Posted June 21, 2022

South Australia is set to cement its place as a leader in the space industry when it launches Kanyini, the first state-owned satellite next year.

By Isabella Kelly, Future Adelaide Intern

An artist’s impression of South Australia’s first satellite, Kanyini, which is a collaboration between some of the biggest names in the Australian space ecosystem.

South Australia’s own satellite is set to benefit the state when it launches next year in a collaboration between local leaders of the space industry.

Dubbed Kanyini, the satellite is being built by Inovor Technologies at Lot Fourteen, in partnership with space tech business Myriota, the SmartSAT Co-operative Research Centre and the South Australian Government.

Inovor Technologies founder and chief executive officer Dr Matthew Tetlow says the Kanyini project will provide a massive industry growth opportunity.

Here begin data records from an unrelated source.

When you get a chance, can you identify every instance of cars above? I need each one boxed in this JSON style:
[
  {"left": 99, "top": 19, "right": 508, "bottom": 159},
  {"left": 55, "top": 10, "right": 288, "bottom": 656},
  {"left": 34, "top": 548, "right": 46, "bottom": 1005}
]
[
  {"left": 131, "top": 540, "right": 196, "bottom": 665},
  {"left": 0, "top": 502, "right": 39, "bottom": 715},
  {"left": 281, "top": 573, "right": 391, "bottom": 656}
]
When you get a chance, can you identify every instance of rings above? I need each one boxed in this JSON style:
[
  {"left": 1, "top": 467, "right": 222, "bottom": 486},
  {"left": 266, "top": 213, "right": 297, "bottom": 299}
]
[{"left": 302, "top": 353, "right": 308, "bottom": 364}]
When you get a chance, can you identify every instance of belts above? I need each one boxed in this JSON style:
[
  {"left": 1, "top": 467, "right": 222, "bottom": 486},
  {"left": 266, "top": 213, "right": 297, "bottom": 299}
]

Picture: Matt Turner

Set to make South Australia the first state with its own satellite, Kanyini will enhance Australia’s sovereign capabilities in the space sector.

“Ninety-five per cent of our information and space services come from satellites belonging to other countries. Anything could happen that can impact us having access to it,” mission director at SmartSAT CRC Peter Nikoloff says.

Inovor Technologies founder and chief executive officer Dr Matthew Tetlow says this project will also provide a massive industry growth opportunity.

“It’s an opportunity to accelerate spacecraft development in Australia, in particular South Australia,” Dr Tetlow says.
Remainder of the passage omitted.